First Assessed Essay of 5,000 words

Due 19th January 2009, Monday Week 3, Term 2

Email: C.L.Westall@warwick.ac.uk


  1. ‘On such an afternoon, some score of members of the High Court of Chancery bar ought to be – as they here are – mistily engaged in one of ten thousand stages of an endless cause…’ (Bleak House, Chapter 1). Analyse the way the law and its institutions and agents are depicted in one or two crime fiction works studied.


  1. ‘My Lady Dedlock had been down at what she calls, in familiar conversation, her "place" in Lincolnshire’. ‘But Charley helped me through unconciously, by telling us that Lady Dedlock had only stayed at the House two nights, on her way from London to visit at some other great houses in the next country.’ (Bleak House, Chapters 2 & 37) Explore the way that ‘place’, the ‘great house’ or journeys between locales are mobilised in 19th century crime fiction.


  1. Consider the fictional and historical points of intersection between legality, criminality and either class, servitude, sanity, social reform or the development of the police through a novel or author studied this term.


  1. How are issues of familial wealth, inheritance and entitlement tied to the law, criminal activity and larger political concerns? Your answer should closely examine at least one novel studied so far.


  1. ‘The last annoyance that has assailed me is the annoyance of being called upon to write this Narrative’. (The Woman in White) ‘I am asked to tell the story of the Diamond, and instead of that, I have been telling the story of my own self.’ (The Moonstone) Discuss the relationship between witnessing, documentary evidence and narrative voice within 19th century crime fiction.


  1. ‘I address these lines – written in India – to my relatives in England’. (‘Prologue’, The Moonstone). In what ways are Empire and imperial interests influencing, structuring and/or exposing the crime narratives of 19th century England?

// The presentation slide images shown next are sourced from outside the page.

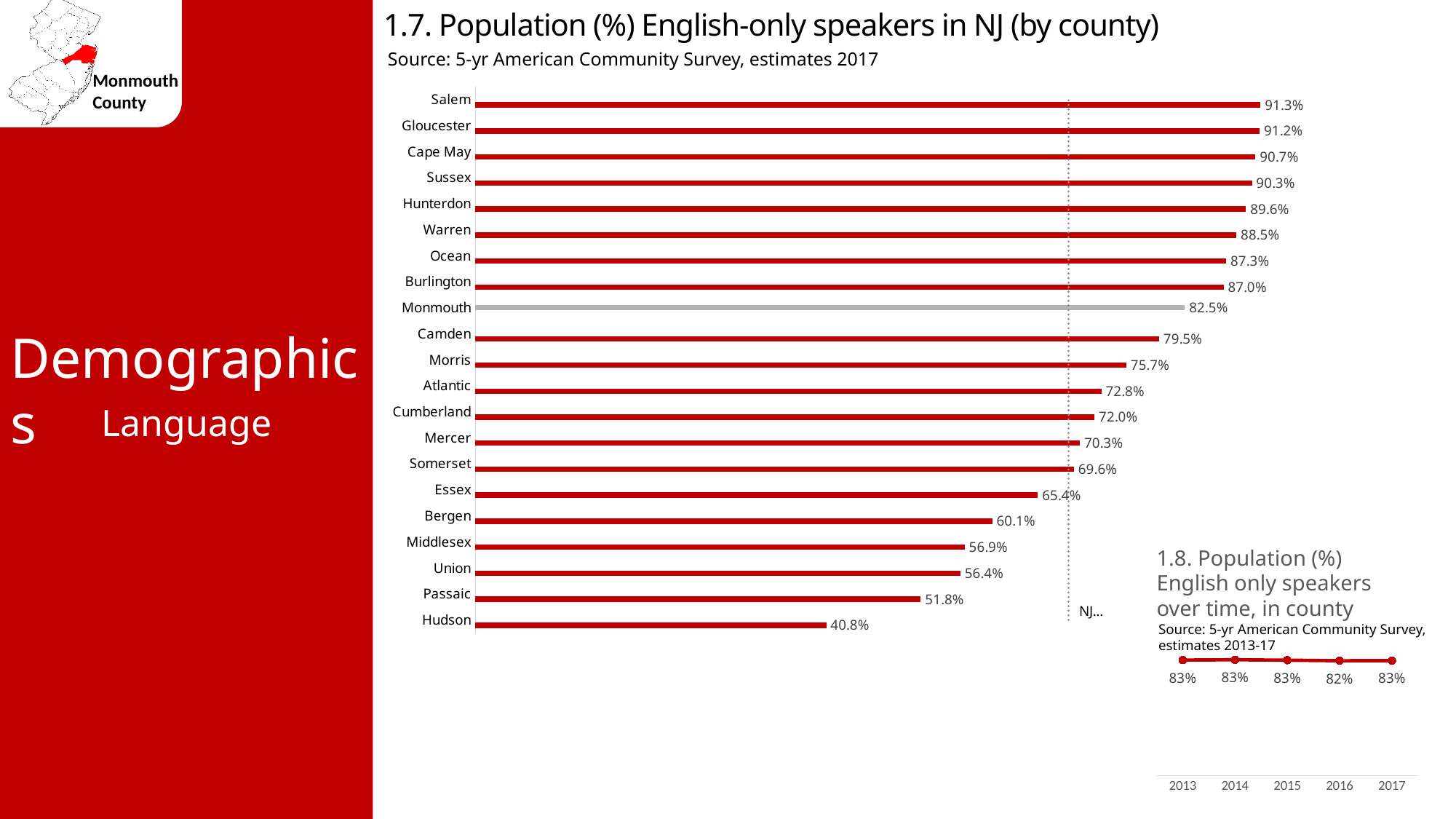
In chart 1.8, how many years are plotted? 5 In chart 1.7, how many counties are shown? 21 In chart 1.7, which is larger, the value for Camden or the value for Morris? Camden In chart 1.7, what is the value for Monmouth? 82.5% In chart 1.7, which county's bar is shown in grey rather than red? Monmouth In chart 1.8, what is the value for 2016? 82% In chart 1.7, what is the difference between the values for Salem and Hudson? 50.5% In chart 1.7, which county has the highest percentage of English-only speakers? Salem In chart 1.7, what is the value for Hudson? 40.8% What kind of chart is chart 1.7? Bar chart In chart 1.7, what is the difference between the values for Monmouth and Burlington? 4.5% In chart 1.7, which county has the lowest percentage of English-only speakers? Hudson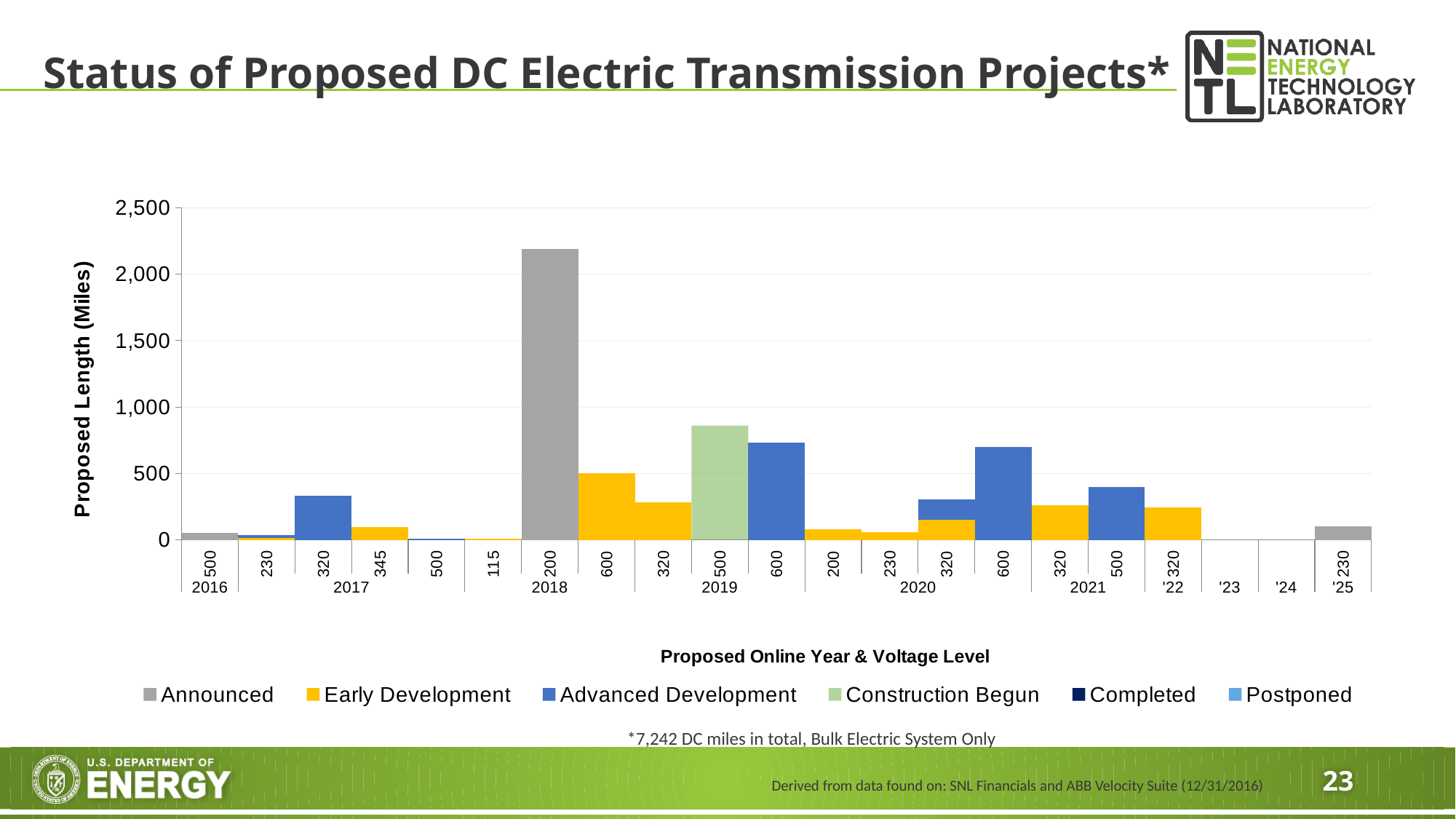
Which status series does the tallest bar (2018, 200 kV) belong to? Announced How many series does the legend list? 6 Is the proposed length for the 2019, 500 kV bar greater or less than 500 miles? greater Which is larger: the proposed length for 2019 at 500 kV or 2019 at 600 kV? 2019 at 500 kV Is the proposed length for the 2018, 200 kV bar greater or less than 2,000 miles? greater How many years are labeled along the x axis? 10 Which year and voltage level has the highest proposed length? 2018, 200 Which is larger: the proposed length for 2020 at 600 kV or 2021 at 500 kV? 2020 at 600 kV Is the proposed length for the 2019, 600 kV bar greater or less than 1,000 miles? less Which status series is the 2019, 500 kV bar plotted in? Construction Begun What kind of chart is shown on the slide? Bar chart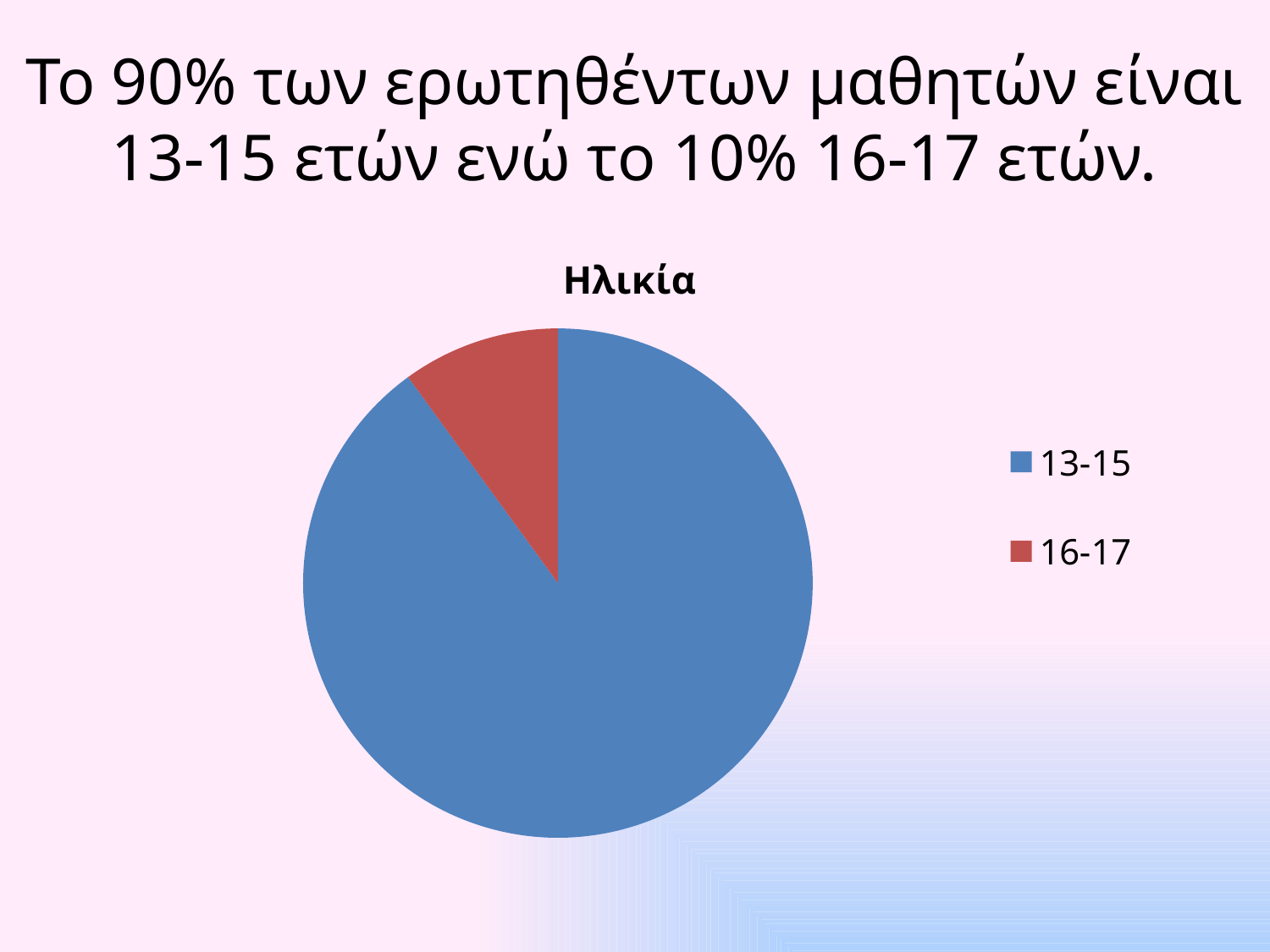
Which slice is larger, 13-15 or 16-17? 13-15 What is the title of the chart? Ηλικία What share of the pie does the 13-15 age group represent, according to the slide? 90% What colour is the slice for the 16-17 age group? red What kind of chart is shown on the slide? pie chart Which age group has the smallest slice of the pie? 16-17 How many slices does the pie chart have? 2 Which age group has the largest slice of the pie? 13-15 What is the difference in percentage points between the 13-15 and 16-17 shares stated on the slide? 80 How many entries does the legend list? 2 What share of the pie does the 16-17 age group represent, according to the slide? 10%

  1. ‘Most twentieth-century commentators have claimed Wilkie Colins’s The Woman in White […] as the first true sensation novel. [And] One of the most successful of all sensation novels was May Elizabeth Braddon’s Lady Audley’s Secret (1861-2).’ (Lyn Pykett ‘The Newgate novel and sensation ficition, 1830-1868’ in The Cambridge Companion to Crime Fiction ed. Priestman) Consider the idea of ‘ sensation’ and/or the category of the ‘sensation novel’ by examining one or two novels studied this term.

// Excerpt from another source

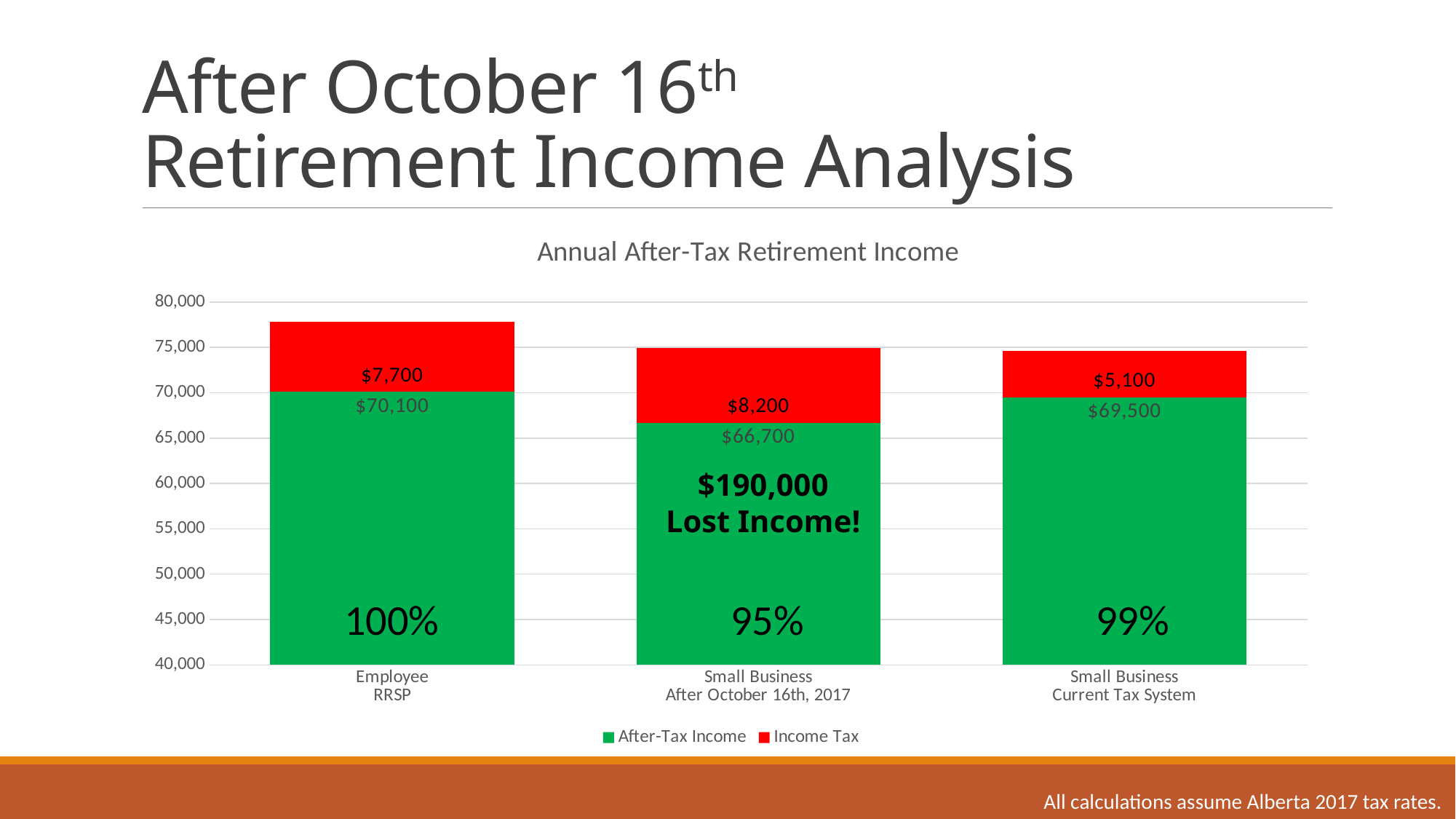
What is the Income Tax value for Small Business After October 16th, 2017? $8,200 How many categories are shown on the x axis? 3 What is the After-Tax Income value for Small Business Current Tax System? $69,500 How many series does the legend list? 2 What is the title of the chart? Annual After-Tax Retirement Income What kind of chart is shown on the slide? Stacked bar chart What is the After-Tax Income value for Employee RRSP? $70,100 What is the difference in After-Tax Income between Employee RRSP and Small Business After October 16th, 2017? $3,400 Which category has the highest After-Tax Income? Employee RRSP Which is larger, the Income Tax for Employee RRSP or for Small Business After October 16th, 2017? Small Business After October 16th, 2017 Which category has the lowest Income Tax? Small Business Current Tax System What is the total of the stacked bar for Small Business Current Tax System? $74,600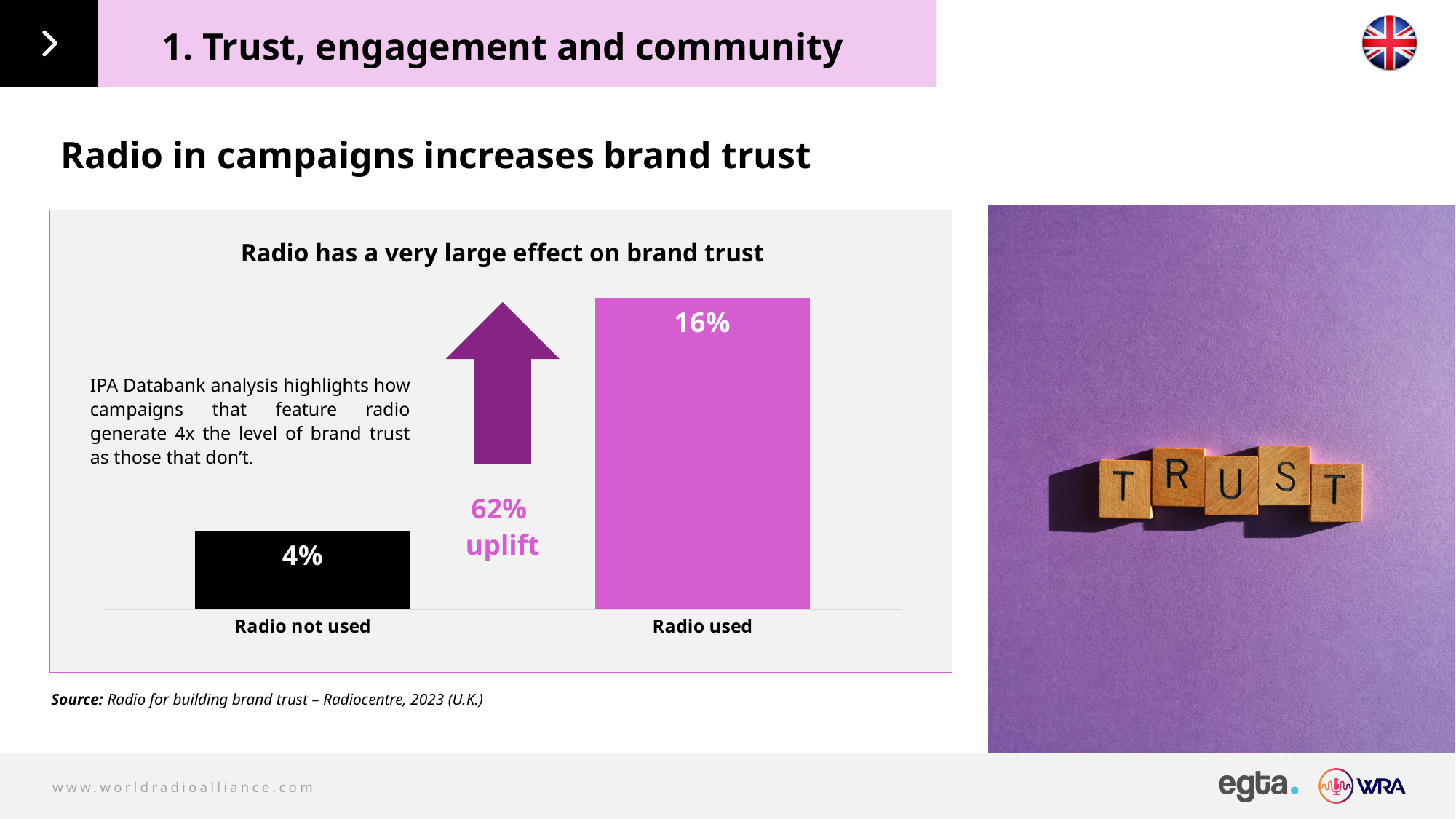
What is the value for Radio not used? 4% Which is larger, the value for Radio used or Radio not used? Radio used What is the title of the chart? Radio has a very large effect on brand trust What uplift is annotated between the two bars? 62% uplift Which category has the lowest value? Radio not used What is the difference between the values for Radio used and Radio not used? 12% What kind of chart is shown on the slide? Bar chart What is the value for Radio used? 16% How many categories are shown in the chart? 2 Which category has the highest value? Radio used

  1. ‘No man under heaven deserves these sacrifices from us women’. (The Woman in White) ‘ Women are never to be entirely trusted – not the best of them.’ (The Sign of Four) Consider the role of women in relation to 19th crime fiction and the gender boundaries with which they negotiate.


  1. ‘Her grave eyes were fixed upon his face, and he knew that she was trying to read the innermost secrets of his mind.’ (Lady Audely’s Secret) Write about the value(s) of secrets and secrecy and their narrative function(s) in crime fiction.


  1. ‘Sherlock Holmes took his bottle from the corner of the mantlepiece, and his hypodermic syringe from its neat morocco case.’ (The Sign of Four) Discuss the significance of either cocaine or opium, and its intersection with medicine, in relation to 19th century crime and crime fiction.


  1. Either, compare the way that detection and deduction are to be read and interrogated in two crime novels; or, investigate the manner in which two detective partnerships function or fail to function; or, explore the chief characteristics and mannerisms of a detective and examine why such qualities/quirks are significant to the genre.


  1. Investigate the way(s) in which the values of an Englishness, specifically an imperially orientated sense of Englishness, concerned with gentlemanly behaviour and the cricketing code are represented and manipulated in Raffles.


  1. How are issues of masculinity, self determination and national political crises interwoven in crime fiction of the 19th century?


  1. You may construct you own question in conjunction with the module tutor and approval for this must be sought before the vacation period begins.